A Gen-X love letter to 1980s comedies, Later Days follows a married middle-aged couple, Mike (David Walton) and Pam (Majandra Delfino), with Mike planning a surprise 1980s prom-themed birthday party for Pam, with their friends and former classmates attending. However, the intended happy nostalgia-fest turns into an unexpected rollercoaster ride.

Sternshein originally from Long Beach, has had a lifelong passion for film. After attending USC film school, he took the path of indie filmmaking. Eventually, he became a popular film and media teacher at the local community colleges, Santiago Canyon College and Santa Ana College, as well as the popular arts charter school OCSA, Orange County School of the Arts.

In his classes, Sternshein encouraged students to follow their writing strengths in a variety of genres, whether it be comedy, action, or horror. He also exposed his students to a wide variety of filmmakers and films, including obscure documentaries, foreign, and classic films, to challenge the way they interpreted film, the filmmaking process, and inspire creativity.

Sternshein shares with us his path from becoming a film teacher, to making an indie movie, and the knowledge he inspires to pass on to others along the way.

 

Bonilla: What is your connection to Orange County?

Sternshein: I was born in Long Beach, but I grew up in Seal Beach and Los Alamitos. I’ve mostly lived in Orange County, even when I went to USC, I lived in Seal Beach. Jen and I, when we first got together, lived in Hollywood for a couple of years, when we were working in production. I’ve always felt like this is my home and I am much more productive here than I am in LA.

 

Bonilla: What led you to pursue an education in film?

Sternshein: I went to Whittier college as a religious studies major. The truth is, I wanted to go to NYU as out of high school because Spike and Martin Scorsese went there. It was the school of schools. But I ended up at Whittier. Whittier didn’t have a film major, but I think they had a minor.

## Things to do
[1] Translate this sentence from the interview about the film teacher into Spanish: "After attending USC film school, he took the path of indie filmmaking."
[2] Output the part of the interview about the film teacher starting at "A Gen-X love" and ending at "of the Arts.", without changing a word.

Saved data entries
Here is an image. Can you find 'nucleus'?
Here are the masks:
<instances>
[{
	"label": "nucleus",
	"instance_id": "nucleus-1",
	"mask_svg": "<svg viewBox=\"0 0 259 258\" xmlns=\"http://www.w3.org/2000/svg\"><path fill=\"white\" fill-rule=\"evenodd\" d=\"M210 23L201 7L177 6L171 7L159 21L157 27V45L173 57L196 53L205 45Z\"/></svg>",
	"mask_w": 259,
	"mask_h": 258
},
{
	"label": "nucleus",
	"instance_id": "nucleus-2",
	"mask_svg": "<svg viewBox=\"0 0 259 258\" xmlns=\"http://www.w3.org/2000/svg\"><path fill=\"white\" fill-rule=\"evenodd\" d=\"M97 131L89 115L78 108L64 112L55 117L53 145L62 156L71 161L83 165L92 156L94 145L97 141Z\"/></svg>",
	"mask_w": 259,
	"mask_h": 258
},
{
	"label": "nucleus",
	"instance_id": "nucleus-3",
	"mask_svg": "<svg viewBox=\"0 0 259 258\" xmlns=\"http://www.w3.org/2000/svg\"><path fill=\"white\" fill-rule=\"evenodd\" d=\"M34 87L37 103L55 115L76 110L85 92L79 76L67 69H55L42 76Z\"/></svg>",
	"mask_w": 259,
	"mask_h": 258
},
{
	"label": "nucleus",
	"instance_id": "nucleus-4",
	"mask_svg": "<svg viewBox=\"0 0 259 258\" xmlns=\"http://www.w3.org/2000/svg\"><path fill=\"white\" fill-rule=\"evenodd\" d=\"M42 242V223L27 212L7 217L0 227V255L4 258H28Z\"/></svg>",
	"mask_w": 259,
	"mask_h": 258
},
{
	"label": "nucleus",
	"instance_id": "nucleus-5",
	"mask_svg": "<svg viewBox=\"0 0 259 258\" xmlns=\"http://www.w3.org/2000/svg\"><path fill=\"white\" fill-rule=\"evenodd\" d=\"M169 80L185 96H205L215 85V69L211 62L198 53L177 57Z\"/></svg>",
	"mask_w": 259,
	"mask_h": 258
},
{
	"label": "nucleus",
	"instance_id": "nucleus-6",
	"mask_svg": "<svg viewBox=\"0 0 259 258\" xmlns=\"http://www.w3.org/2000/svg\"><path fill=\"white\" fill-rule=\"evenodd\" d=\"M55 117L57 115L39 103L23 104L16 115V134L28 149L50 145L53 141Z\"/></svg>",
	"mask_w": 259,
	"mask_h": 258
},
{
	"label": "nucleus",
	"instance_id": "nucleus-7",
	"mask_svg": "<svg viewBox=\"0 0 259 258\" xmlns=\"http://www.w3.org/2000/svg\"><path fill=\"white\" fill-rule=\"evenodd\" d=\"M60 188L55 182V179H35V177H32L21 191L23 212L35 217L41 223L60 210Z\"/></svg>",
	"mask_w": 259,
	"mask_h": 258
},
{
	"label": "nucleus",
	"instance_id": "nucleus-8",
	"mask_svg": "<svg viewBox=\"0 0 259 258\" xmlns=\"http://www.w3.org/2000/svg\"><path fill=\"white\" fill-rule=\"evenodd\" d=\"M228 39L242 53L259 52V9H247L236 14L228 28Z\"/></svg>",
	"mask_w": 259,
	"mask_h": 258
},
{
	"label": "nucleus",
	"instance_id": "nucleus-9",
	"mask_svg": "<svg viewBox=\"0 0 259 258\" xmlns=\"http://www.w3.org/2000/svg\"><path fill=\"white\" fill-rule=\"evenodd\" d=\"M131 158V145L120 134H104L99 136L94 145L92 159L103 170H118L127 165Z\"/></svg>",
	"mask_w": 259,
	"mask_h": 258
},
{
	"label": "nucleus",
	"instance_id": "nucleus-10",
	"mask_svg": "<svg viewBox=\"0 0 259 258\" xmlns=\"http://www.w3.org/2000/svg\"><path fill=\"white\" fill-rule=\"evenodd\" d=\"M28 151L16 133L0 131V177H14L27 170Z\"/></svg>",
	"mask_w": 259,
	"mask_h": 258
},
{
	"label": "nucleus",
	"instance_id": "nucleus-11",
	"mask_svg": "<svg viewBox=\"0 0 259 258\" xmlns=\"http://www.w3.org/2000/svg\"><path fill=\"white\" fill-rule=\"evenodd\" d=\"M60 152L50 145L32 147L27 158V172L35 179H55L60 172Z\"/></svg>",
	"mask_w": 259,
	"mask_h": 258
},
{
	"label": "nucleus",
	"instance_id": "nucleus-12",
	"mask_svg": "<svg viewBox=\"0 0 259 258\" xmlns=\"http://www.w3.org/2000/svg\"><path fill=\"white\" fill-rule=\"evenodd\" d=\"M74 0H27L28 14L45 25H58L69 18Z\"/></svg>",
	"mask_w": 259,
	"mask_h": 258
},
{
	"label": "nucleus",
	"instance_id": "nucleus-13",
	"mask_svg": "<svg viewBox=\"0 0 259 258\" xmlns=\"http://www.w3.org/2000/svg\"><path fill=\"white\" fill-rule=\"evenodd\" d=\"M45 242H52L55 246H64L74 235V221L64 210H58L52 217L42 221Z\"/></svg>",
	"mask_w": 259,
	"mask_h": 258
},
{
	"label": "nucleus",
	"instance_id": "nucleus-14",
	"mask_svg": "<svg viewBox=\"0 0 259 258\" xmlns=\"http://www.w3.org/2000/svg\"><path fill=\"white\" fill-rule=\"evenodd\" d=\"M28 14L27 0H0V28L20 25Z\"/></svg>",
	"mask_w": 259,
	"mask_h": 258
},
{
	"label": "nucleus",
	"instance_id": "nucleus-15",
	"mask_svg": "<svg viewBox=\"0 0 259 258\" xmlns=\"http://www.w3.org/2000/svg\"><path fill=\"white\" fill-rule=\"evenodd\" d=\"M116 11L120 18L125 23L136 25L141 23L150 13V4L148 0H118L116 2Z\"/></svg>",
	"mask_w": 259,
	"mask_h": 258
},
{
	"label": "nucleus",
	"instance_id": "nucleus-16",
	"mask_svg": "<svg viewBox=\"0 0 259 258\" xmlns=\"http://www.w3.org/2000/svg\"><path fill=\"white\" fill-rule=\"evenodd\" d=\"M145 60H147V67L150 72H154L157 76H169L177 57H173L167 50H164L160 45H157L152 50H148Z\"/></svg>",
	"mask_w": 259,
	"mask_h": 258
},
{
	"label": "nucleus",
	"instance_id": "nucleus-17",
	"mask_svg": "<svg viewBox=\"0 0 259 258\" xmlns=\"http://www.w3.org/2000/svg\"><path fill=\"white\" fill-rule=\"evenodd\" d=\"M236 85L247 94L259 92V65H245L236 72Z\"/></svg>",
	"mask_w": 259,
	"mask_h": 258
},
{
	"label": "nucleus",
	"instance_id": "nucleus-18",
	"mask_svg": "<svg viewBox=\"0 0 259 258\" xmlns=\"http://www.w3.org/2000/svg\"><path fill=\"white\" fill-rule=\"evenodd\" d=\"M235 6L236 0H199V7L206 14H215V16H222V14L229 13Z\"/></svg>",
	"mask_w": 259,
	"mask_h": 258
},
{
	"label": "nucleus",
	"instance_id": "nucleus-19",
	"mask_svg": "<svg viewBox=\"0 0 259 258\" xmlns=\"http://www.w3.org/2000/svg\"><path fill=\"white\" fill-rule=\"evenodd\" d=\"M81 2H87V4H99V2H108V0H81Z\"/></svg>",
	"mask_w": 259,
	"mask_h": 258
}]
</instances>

## Answers in order
[1] Después de asistir a la escuela de cine de USC, tomó el camino del cine independiente.

[2]
A Gen-X love letter to 1980s comedies, Later Days follows a married middle-aged couple, Mike (David Walton) and Pam (Majandra Delfino), with Mike planning a surprise 1980s prom-themed birthday party for Pam, with their friends and former classmates attending. However, the intended happy nostalgia-fest turns into an unexpected rollercoaster ride.

Sternshein originally from Long Beach, has had a lifelong passion for film. After attending USC film school, he took the path of indie filmmaking. Eventually, he became a popular film and media teacher at the local community colleges, Santiago Canyon College and Santa Ana College, as well as the popular arts charter school OCSA, Orange County School of the Arts.